Scan the records for the line containing "Looking at the items"; extract it and all later lines, verbatim, through the end, and nothing before it.

= = = = = = =

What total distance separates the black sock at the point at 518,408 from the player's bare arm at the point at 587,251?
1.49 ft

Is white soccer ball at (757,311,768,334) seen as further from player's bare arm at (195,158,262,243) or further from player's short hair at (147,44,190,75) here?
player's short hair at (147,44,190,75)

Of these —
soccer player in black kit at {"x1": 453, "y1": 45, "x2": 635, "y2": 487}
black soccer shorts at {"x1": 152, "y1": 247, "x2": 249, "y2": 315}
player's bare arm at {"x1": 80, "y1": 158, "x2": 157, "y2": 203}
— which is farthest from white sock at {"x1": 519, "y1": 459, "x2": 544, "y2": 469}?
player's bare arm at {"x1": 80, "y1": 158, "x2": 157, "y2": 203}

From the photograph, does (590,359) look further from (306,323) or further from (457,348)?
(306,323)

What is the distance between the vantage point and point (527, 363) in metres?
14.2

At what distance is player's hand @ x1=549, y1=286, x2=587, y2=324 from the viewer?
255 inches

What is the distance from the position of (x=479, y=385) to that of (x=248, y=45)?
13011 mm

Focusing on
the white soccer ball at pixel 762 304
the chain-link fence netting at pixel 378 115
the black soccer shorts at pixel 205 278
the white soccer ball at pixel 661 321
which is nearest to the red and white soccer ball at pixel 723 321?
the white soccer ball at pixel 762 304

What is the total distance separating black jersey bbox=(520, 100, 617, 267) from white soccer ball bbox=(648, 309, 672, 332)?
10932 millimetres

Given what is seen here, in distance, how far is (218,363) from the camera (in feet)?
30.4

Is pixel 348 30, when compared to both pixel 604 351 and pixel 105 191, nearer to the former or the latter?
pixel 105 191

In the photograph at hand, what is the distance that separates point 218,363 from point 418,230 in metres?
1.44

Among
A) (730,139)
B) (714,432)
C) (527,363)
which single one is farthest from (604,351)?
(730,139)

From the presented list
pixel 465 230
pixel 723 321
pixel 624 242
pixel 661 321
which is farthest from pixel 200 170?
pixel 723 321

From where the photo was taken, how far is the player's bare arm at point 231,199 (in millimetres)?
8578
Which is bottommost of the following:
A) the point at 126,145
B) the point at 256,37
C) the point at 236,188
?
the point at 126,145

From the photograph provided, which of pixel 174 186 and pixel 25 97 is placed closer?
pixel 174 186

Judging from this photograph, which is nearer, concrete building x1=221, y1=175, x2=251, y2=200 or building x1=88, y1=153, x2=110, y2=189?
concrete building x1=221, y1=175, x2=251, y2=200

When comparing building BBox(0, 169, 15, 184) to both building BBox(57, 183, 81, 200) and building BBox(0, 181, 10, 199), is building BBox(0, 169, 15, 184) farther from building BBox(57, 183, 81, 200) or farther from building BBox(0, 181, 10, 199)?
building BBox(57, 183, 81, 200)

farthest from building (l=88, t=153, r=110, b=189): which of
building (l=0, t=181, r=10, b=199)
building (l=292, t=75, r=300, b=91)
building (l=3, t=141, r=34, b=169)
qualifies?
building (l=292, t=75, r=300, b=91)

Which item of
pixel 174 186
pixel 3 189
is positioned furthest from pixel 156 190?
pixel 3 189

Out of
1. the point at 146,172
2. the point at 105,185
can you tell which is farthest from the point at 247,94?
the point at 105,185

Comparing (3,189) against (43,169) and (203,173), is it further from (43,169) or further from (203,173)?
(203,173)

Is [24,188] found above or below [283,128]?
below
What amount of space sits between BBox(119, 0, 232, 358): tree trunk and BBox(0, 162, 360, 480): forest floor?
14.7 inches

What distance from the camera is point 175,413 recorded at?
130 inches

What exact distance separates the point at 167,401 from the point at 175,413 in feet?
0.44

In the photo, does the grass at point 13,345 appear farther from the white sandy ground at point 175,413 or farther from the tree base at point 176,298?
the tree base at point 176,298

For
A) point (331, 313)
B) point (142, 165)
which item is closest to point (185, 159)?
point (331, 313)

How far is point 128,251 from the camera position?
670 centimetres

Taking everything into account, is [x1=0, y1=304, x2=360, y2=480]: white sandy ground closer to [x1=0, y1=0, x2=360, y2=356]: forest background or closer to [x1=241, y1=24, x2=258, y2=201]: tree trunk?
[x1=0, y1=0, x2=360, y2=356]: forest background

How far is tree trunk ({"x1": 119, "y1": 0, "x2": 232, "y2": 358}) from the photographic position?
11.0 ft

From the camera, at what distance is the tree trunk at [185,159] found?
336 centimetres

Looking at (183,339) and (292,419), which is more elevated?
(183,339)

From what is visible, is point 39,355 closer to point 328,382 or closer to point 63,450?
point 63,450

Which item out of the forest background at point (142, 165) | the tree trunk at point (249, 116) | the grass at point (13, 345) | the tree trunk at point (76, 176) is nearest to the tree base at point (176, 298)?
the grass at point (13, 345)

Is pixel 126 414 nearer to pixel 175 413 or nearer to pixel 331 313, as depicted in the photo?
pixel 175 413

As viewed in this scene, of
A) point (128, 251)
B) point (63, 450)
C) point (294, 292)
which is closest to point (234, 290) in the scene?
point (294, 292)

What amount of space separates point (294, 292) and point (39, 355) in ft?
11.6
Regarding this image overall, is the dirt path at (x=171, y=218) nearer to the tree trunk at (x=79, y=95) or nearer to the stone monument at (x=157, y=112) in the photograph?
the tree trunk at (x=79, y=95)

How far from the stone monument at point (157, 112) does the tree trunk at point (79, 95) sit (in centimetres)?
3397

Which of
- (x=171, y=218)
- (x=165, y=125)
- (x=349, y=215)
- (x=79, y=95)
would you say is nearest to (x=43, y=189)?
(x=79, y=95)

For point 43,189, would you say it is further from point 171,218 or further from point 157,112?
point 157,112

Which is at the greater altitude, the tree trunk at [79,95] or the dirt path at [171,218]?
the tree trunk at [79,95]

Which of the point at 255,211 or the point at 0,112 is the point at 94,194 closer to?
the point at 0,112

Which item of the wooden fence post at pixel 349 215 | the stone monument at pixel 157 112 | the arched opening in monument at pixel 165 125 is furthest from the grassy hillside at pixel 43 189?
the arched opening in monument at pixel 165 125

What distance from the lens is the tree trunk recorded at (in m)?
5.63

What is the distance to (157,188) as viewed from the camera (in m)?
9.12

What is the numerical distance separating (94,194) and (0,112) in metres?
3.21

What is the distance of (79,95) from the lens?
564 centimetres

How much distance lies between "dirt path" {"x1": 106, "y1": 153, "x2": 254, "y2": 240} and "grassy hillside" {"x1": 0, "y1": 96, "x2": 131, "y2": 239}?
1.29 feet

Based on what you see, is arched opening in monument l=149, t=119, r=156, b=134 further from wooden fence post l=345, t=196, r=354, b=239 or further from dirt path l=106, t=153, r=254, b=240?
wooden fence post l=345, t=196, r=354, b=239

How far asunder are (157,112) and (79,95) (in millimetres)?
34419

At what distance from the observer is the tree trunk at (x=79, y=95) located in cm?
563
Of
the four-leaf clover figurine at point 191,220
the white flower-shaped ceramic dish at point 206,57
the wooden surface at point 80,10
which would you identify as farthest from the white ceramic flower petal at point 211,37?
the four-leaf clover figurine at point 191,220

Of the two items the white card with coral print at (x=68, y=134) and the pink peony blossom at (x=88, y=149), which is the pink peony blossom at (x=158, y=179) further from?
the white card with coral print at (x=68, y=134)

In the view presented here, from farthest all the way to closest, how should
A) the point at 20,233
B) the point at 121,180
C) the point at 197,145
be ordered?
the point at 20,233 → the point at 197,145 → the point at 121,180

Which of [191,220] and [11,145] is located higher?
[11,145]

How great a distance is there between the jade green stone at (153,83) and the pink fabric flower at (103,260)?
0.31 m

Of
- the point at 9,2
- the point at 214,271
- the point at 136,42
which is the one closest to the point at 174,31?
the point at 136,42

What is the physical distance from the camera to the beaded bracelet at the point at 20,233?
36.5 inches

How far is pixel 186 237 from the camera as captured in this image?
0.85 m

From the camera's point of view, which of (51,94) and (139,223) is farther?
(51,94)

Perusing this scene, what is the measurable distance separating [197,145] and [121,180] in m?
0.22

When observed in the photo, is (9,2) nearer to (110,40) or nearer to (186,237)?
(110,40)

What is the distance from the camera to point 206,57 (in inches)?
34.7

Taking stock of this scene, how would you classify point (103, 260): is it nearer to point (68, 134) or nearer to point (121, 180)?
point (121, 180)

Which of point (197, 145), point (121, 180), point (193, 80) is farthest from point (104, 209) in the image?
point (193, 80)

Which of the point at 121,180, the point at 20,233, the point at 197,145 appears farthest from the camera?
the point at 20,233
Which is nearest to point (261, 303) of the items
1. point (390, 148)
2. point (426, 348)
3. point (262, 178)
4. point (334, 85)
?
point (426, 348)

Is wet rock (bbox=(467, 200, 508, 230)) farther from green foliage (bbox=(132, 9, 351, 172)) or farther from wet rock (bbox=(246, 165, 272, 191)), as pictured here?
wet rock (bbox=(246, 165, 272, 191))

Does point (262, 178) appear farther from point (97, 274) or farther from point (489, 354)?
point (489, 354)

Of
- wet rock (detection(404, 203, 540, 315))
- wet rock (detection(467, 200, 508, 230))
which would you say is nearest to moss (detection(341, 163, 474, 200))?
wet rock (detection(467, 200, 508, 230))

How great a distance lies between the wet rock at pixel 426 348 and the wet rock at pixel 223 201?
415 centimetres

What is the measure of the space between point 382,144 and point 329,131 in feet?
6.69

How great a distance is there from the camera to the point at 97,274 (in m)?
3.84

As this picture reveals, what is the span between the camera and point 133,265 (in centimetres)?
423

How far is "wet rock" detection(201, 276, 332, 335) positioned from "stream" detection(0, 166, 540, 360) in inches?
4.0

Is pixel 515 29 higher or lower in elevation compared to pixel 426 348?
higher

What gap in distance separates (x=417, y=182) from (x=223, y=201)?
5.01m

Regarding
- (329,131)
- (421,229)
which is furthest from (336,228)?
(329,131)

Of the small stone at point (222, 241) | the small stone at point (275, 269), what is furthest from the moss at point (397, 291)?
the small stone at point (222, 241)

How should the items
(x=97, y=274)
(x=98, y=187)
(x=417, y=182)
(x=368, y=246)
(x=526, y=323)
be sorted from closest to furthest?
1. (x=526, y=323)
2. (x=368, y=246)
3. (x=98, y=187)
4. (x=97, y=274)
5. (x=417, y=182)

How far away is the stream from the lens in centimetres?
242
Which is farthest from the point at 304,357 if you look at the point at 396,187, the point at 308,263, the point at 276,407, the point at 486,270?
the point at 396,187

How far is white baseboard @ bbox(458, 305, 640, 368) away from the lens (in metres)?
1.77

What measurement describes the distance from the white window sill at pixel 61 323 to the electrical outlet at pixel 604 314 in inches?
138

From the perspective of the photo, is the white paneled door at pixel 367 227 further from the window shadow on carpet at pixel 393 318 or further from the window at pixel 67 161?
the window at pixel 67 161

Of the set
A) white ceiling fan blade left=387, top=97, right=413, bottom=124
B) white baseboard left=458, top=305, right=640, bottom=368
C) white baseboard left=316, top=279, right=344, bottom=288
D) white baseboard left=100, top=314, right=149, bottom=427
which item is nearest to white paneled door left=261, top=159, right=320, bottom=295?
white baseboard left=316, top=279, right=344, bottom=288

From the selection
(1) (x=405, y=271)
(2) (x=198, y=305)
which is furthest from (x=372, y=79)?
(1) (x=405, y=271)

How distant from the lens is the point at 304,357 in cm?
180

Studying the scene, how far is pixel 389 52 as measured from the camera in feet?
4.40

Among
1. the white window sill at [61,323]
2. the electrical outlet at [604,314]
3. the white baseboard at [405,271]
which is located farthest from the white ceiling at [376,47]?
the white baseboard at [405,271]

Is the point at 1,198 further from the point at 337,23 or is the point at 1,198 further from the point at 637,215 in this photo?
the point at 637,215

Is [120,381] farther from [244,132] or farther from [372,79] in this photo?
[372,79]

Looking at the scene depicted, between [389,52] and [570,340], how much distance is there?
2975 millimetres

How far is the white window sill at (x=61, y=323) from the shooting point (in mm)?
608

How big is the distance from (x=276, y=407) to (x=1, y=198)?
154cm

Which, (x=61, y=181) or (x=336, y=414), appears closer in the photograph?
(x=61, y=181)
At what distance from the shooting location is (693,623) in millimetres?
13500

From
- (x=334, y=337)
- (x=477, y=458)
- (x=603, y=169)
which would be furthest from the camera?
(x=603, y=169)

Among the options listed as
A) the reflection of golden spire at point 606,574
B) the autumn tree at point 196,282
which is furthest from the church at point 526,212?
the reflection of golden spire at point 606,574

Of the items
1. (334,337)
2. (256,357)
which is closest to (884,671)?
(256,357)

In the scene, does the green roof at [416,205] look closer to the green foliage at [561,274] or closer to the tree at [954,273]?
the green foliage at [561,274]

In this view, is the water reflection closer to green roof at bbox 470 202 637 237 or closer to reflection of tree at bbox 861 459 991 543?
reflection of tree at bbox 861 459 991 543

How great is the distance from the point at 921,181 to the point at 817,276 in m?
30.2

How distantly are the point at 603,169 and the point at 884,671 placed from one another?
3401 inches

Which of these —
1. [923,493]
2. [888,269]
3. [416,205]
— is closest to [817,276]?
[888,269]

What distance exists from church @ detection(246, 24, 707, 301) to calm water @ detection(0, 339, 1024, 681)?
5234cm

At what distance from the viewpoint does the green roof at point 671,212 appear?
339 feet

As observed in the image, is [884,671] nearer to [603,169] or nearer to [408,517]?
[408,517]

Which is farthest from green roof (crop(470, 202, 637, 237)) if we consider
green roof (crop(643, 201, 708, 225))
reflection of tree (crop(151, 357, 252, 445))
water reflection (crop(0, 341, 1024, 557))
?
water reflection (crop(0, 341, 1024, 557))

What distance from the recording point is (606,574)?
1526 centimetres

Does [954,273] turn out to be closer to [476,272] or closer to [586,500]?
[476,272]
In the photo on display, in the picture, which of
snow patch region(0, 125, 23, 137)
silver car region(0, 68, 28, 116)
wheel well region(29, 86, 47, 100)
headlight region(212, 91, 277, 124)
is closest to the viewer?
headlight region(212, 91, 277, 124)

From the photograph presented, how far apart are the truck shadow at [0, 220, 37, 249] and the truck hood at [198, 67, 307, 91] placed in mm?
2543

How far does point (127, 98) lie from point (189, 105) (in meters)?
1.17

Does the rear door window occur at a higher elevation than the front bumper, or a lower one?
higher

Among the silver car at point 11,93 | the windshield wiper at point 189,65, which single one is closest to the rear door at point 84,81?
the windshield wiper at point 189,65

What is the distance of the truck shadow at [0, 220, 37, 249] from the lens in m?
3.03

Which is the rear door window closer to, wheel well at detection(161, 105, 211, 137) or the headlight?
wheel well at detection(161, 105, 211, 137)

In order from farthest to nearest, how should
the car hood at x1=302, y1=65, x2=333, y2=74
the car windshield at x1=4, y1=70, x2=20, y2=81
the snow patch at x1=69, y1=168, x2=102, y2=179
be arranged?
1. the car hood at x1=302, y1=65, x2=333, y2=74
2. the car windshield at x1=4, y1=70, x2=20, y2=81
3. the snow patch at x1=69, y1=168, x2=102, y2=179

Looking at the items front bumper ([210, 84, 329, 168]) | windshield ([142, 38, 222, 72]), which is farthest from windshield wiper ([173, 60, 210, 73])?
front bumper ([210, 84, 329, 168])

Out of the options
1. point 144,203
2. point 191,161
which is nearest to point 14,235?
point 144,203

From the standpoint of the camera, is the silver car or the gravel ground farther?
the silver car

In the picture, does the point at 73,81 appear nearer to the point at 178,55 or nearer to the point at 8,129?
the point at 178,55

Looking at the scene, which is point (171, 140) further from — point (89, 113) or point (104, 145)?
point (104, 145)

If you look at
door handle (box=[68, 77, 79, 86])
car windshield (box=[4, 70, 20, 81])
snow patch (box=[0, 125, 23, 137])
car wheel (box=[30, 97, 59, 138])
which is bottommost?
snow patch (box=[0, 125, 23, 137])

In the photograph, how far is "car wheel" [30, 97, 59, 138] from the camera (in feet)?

= = = = = = =

■ **Output of the task**
Looking at the items front bumper ([210, 84, 329, 168]) | windshield ([142, 38, 222, 72]), which is farthest from windshield wiper ([173, 60, 210, 73])?
front bumper ([210, 84, 329, 168])

Out of the options
1. point 144,203
2. point 191,161
which is nearest to point 14,235?
point 144,203

From the standpoint of the camera, is the silver car or the gravel ground farther?
the silver car

In the picture, does the point at 73,81 appear nearer to the point at 178,55 or nearer to the point at 8,129?
the point at 178,55

Looking at the scene, which is point (171, 140) further from — point (89, 113) or point (104, 145)?
point (104, 145)

If you look at
door handle (box=[68, 77, 79, 86])
car windshield (box=[4, 70, 20, 81])
snow patch (box=[0, 125, 23, 137])
car wheel (box=[30, 97, 59, 138])
which is bottommost?
snow patch (box=[0, 125, 23, 137])

In the photograph, how far is "car wheel" [30, 97, 59, 138] from the camera (in feet)?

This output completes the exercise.